**Your assignment**
Both ends included, set down the lines from the line containing "確認用】モダンホライゾン2 foil スカージの使い魔b 日本語 1枚 MTG" through the last line of the records below, without pictures.

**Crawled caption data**
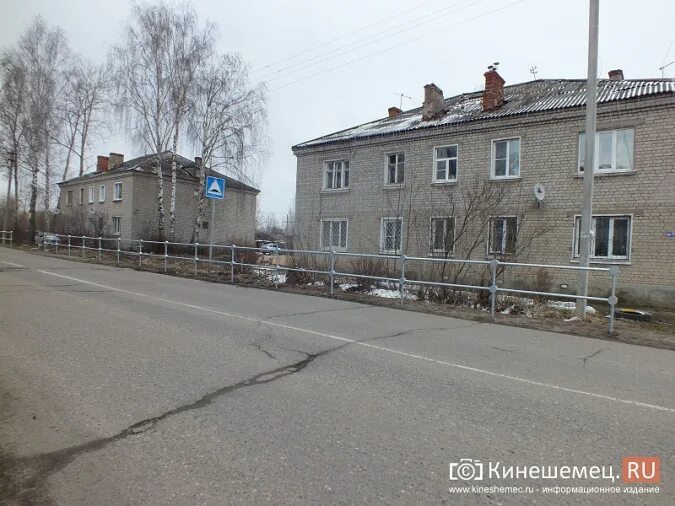Кинешма социалистическая улица. Ул социалистическая кинешма. Кинешма ул социалистическая 23. Кинешма, социалистическая ул. Кинешма социалистическая 41.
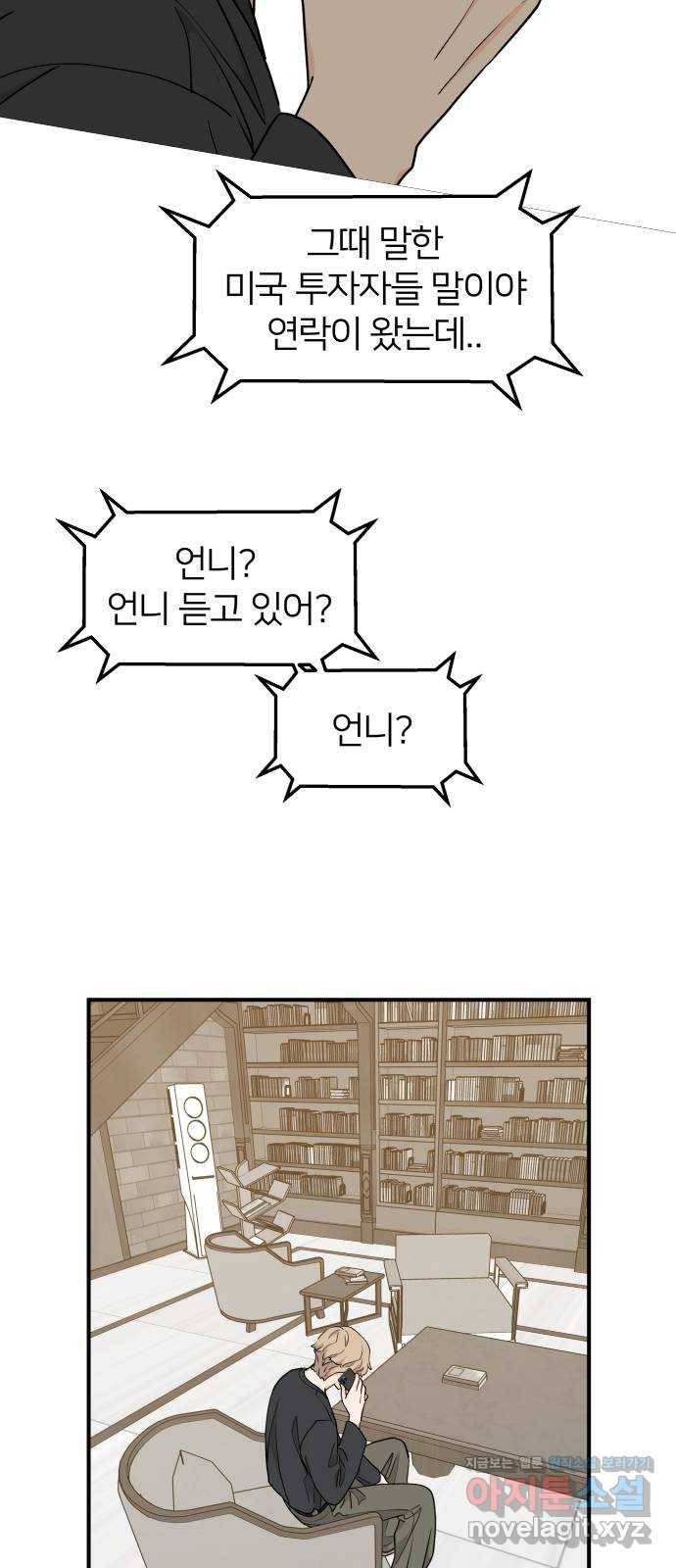 그녀석 정복기 63화 3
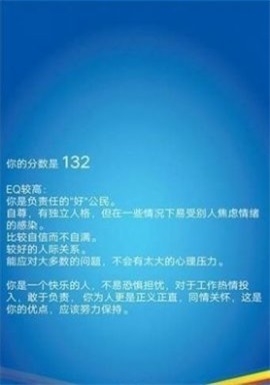 三原色心理检测APP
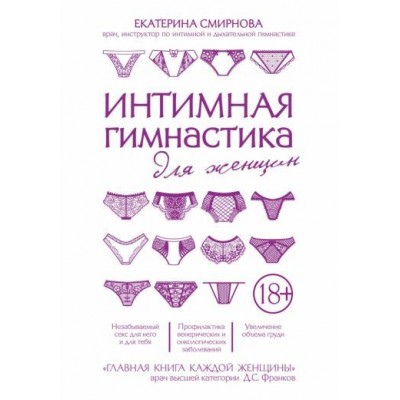екатерина смирнова: интимная гимнастика для женщин екатерина смирнова: интимная гимнастика для женщин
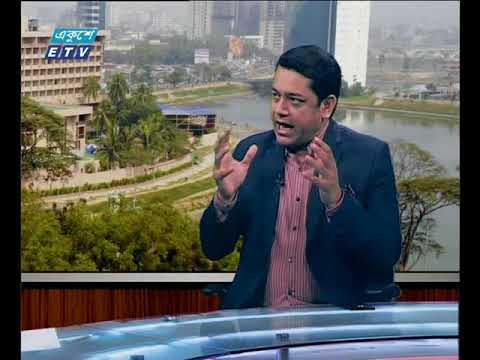 একুশে বিজনেস দুপুর ২৪ ১০ ২০১৭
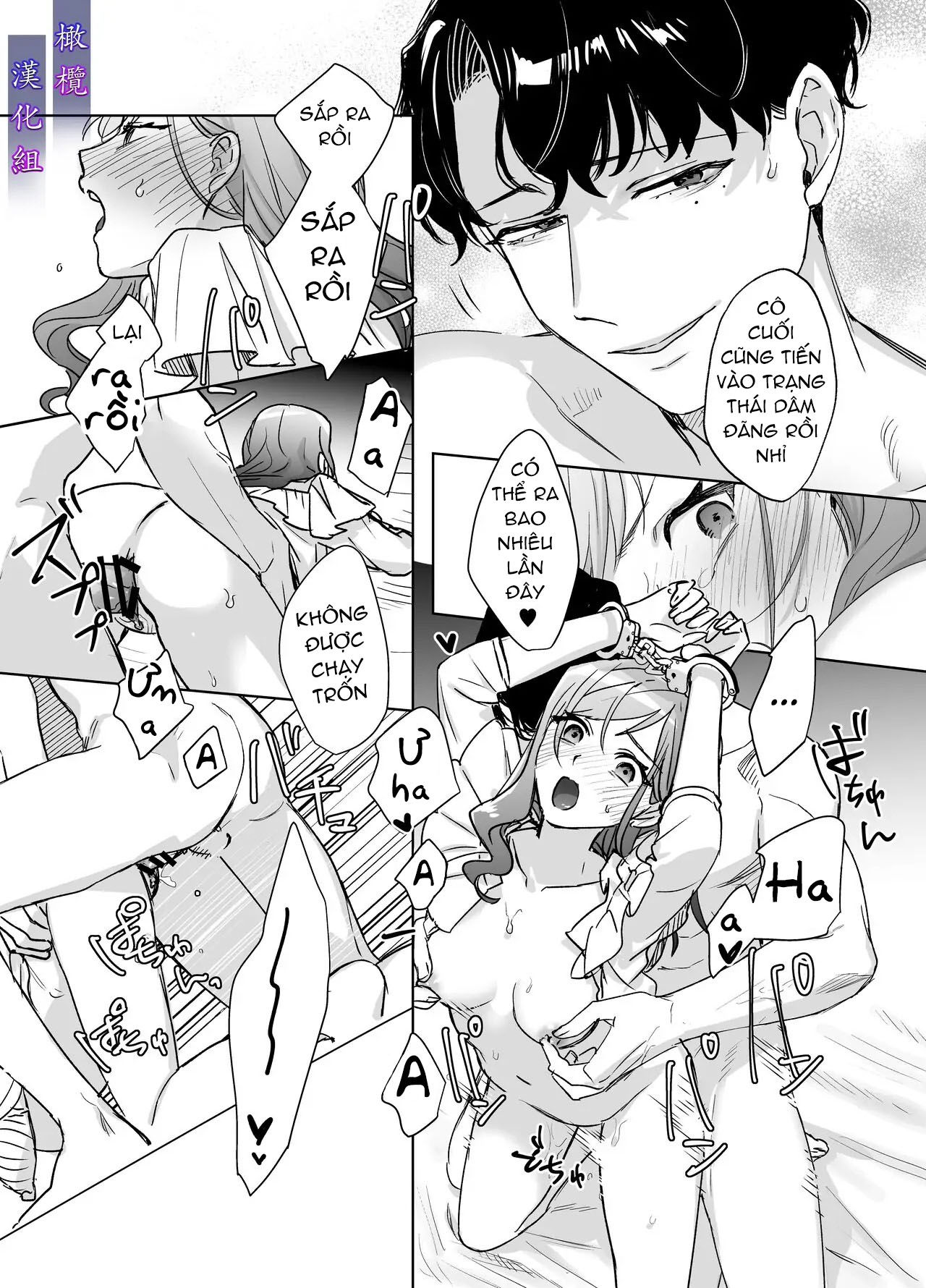 bị đe dọa bởi một tên cảnh sát tâm thần chapter 2 3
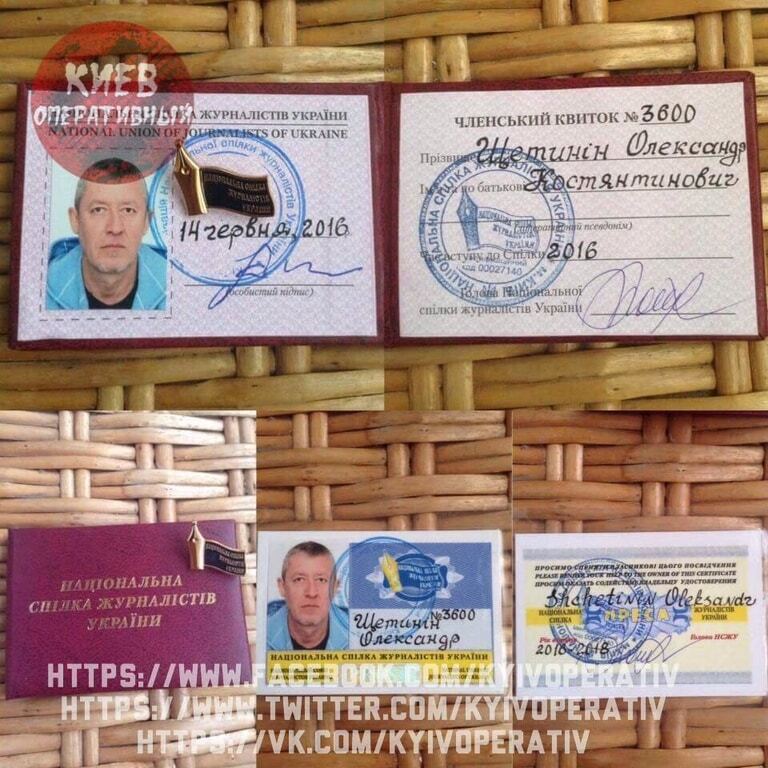 Куля в голову: у Києві знайдений мертвим відомий журналіст
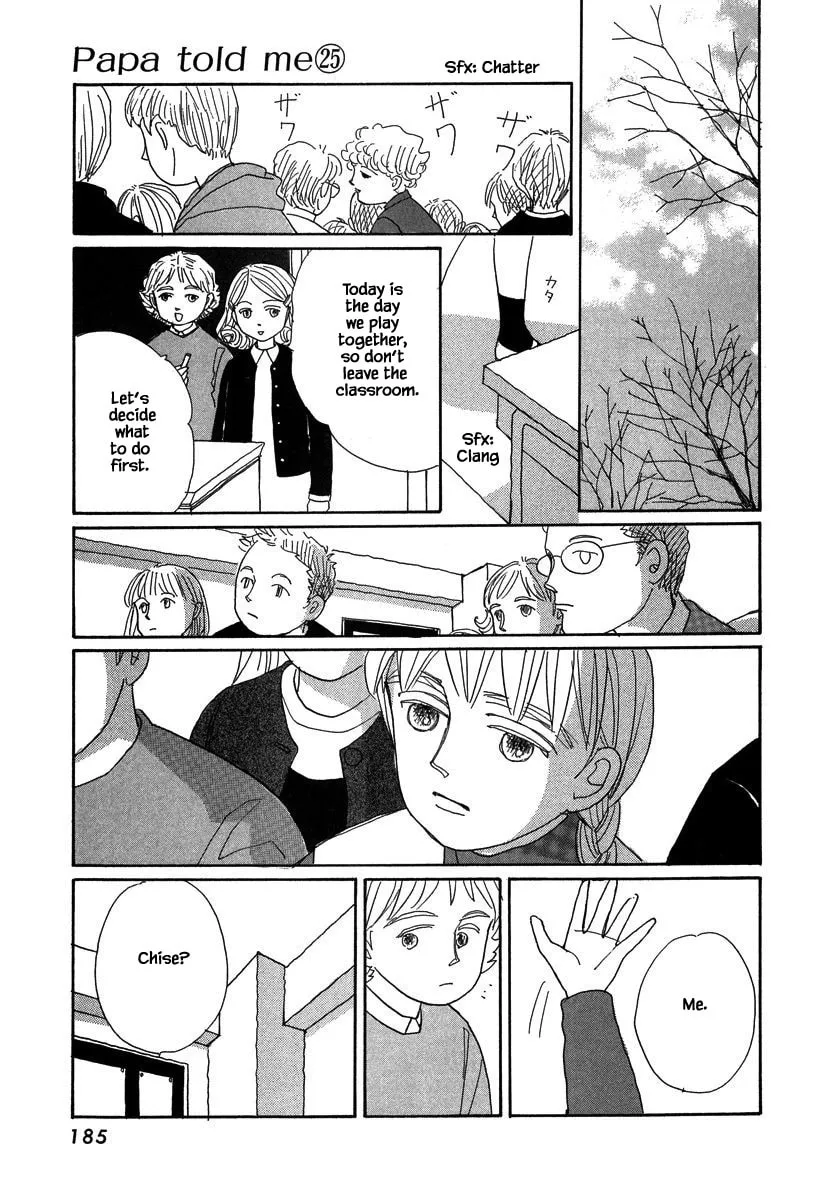 Read Papa told me chapter 133.2 image 7 on Lezhin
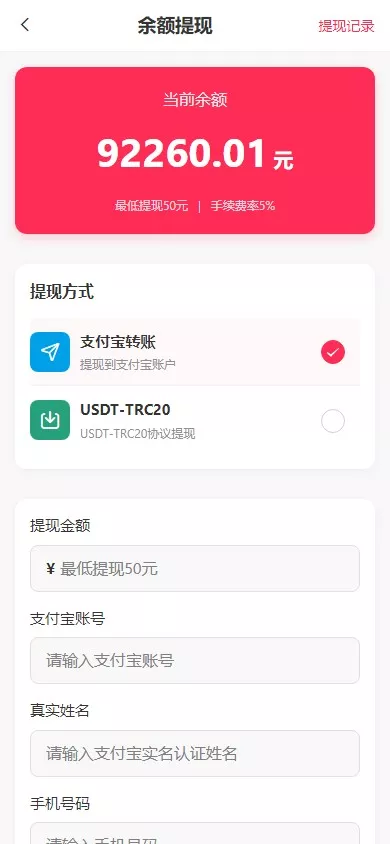 图片[12]-【新版本六合彩开奖网】心水资料+高手论坛+预设+聊天室+带文本搭建教程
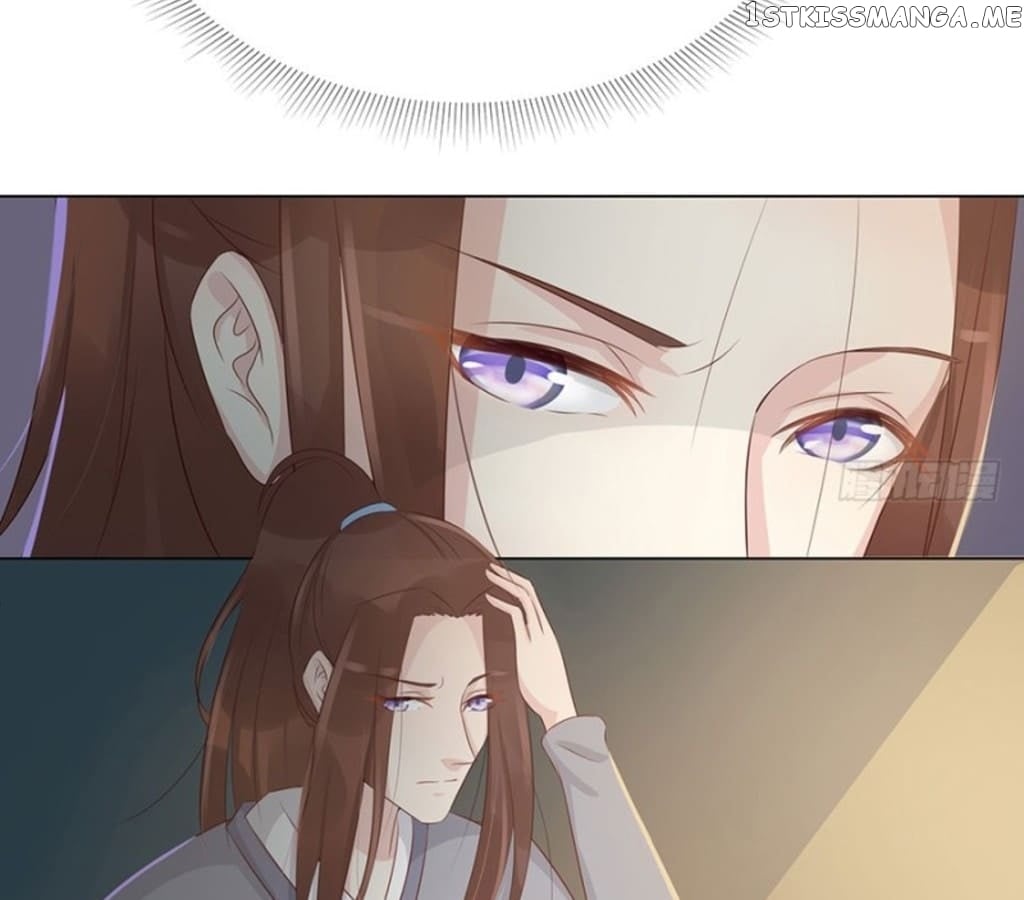 General’s Arranged Marriage chapter 122 - page 39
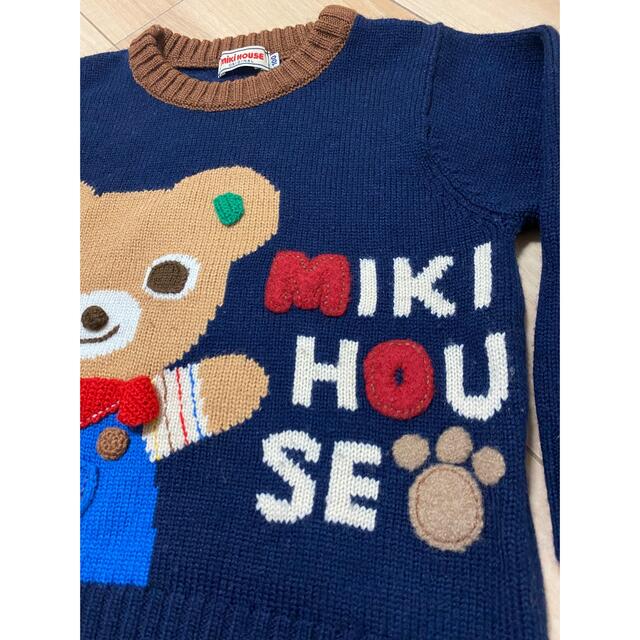 mikihouse(ミキハウス)のセーター　ニット　プッチー キッズ/ベビー/マタニティのキッズ服男の子用(90cm~)(ニット)の商品写真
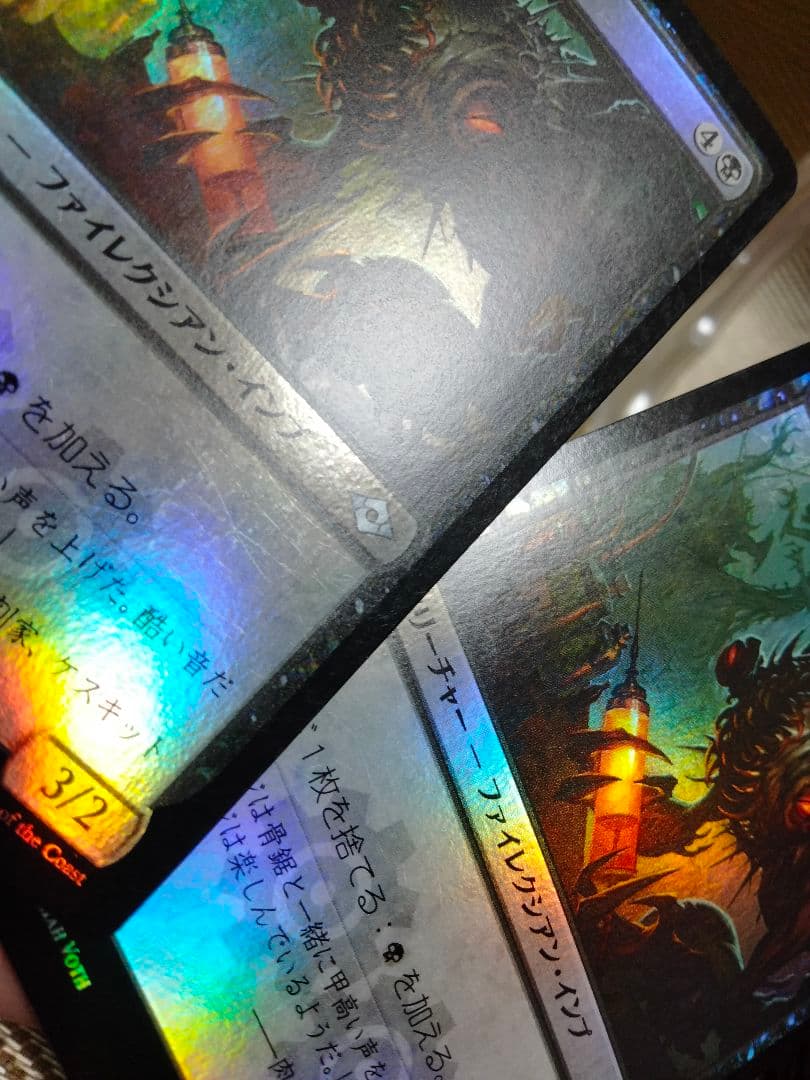 確認用】モダンホライゾン2 foil スカージの使い魔b 日本語 1枚 MTG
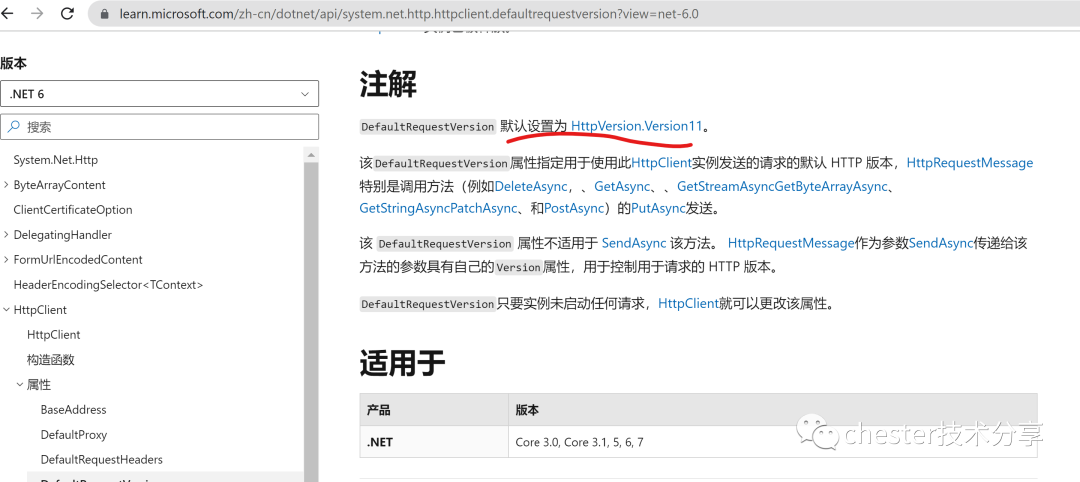 为HttpClient开启HTTP/2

**Reply to the exercise**
 確認用】モダンホライゾン2 foil スカージの使い魔b 日本語 1枚 MTG
 为HttpClient开启HTTP/2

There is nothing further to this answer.